** TEXT FOR ANALYSIS follows **

One of my very best friends, Carrie, also happens to be one of the people who have hurt me the most. We grew close after a few months of quiet dislike that were all but forgotten after one heavy dose of cough syrup and a ride to Applebee’s. We were inseparable for over a year from that moment on. She became the first person I’d call when I was worried about my boyfriend and when she got evicted from her apartment, my family opened up our home to her. She and I had one of those rare relationships where we could just sit in silence without the awkward need to entertain one another. Neither of us pulled any punches in the friendship – I knew I could trust her to be totally honest and vice versa. It’d been a long time since I’d felt so comfortable with another person and I would have put my life in her hands.
Then I found out that while she was staying with us, she’d stolen money from my mother.
I don’t think there are enough words to accurately convey the devastation I felt when confronted with the truth. I was angry, of course – and no one could begrudge me that. But looking back, the emotion that’s stirred up and the one that I’ll never be able to separate from these memories is overwhelming sadness. To begin with it’d been easy to believe that I’d simply been played but how could I reconcile that with the months and months of hysterical laughter and frightened tears that we’d spent together? I didn’t add up. Carrie was either a con artist who spent a year faking me out or she was the same girl I’d come to love… who’d made a mistake. A very large, very hurtful mistake – but still, just a mistake.
In the end I chose faith. I confronted her, she admitted to it and we both cried. I told her that my trust was shattered but that didn’t have to be permanent. She meant too much to me and I knew that something awful had to have happened to cause her to turn down that road. At that time she was losing everything because of the mistakes she’d been making and I wasn’t OK with jumping ship to let her tread water alone.

** End of TEXT FOR ANALYSIS **
** DATA EXCERPTS follows **

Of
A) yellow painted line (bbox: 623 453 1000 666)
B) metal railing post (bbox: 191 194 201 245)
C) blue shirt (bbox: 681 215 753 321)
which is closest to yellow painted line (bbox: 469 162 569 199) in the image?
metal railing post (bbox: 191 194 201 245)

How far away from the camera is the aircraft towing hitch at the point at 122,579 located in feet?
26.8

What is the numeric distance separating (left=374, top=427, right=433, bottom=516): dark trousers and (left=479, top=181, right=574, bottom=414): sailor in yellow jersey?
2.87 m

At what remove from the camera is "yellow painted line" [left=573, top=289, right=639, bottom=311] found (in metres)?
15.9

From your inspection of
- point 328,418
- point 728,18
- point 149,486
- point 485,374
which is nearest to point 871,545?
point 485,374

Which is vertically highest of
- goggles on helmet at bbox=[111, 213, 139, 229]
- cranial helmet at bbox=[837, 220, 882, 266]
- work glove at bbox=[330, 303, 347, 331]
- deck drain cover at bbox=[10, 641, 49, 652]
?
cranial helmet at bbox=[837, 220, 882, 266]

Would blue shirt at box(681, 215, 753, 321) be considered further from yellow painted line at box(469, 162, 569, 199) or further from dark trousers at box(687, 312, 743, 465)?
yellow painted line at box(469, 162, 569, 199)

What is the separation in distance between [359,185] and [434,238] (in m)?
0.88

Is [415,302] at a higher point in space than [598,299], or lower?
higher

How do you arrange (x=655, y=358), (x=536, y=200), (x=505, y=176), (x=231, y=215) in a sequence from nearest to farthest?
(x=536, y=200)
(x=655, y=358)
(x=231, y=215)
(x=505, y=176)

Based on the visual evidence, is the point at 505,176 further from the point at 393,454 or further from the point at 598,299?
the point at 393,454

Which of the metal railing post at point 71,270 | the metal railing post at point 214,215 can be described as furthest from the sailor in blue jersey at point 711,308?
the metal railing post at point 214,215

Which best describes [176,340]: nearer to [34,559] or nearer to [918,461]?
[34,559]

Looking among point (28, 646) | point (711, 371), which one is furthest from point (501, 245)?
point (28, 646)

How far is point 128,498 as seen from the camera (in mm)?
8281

** End of DATA EXCERPTS **

Write the next part of the essay about the friendship with Carrie, beginning right after its last paragraph.

## TASK OUTPUT
I don’t say this to convince you of my awesome powers of forgiveness or to prove that I’ve got this particular concept nailed. If anything, my motives were mostly selfish – giving her up as a poser would mean letting go of the strongest and closest friend I’d had since elementary school. This is the corniest way to put it but I value laughter too much to let that go. Aside from the contentment I found in earnestly trying to follow my faith, I got an even better reward – Carrie. It took years to repair the damage but now I can honestly say that there’s nothing our friendship can’t withstand. We both worked damn hard to hold onto what we had and the result has been something better than we ever had to begin with. If God can get us through all this shit, I now have faith that neither of us will let go anytime soon – if ever.
Get to the point
Samson, after being blinded due to his own gullibility (and libido) and losing his massive strength, still took down the Philistines. David became the man from whom Jesus would draw his lineage. Peter was the rock on which Christ built His church. I’ve managed not to kill anyone so far and have become relatively intelligent and content. God blessed them despite being ridiculous fuck-ups and, even more incredibly, used them. If I’m honest, I’ll admit He’s blessed me beyond deserving and though I can’t imagine what He sees of value in my pathetic abilities, He’s promised that He has plans to use my life too.
So the point is this: We can’t avoid hurting people – especially those we love and are close to – nor can we avoid being hurt by them. But God saw all of our shitty choices and still decided a relationship with us was worth fighting for.
You’re worth fighting for. And so are they.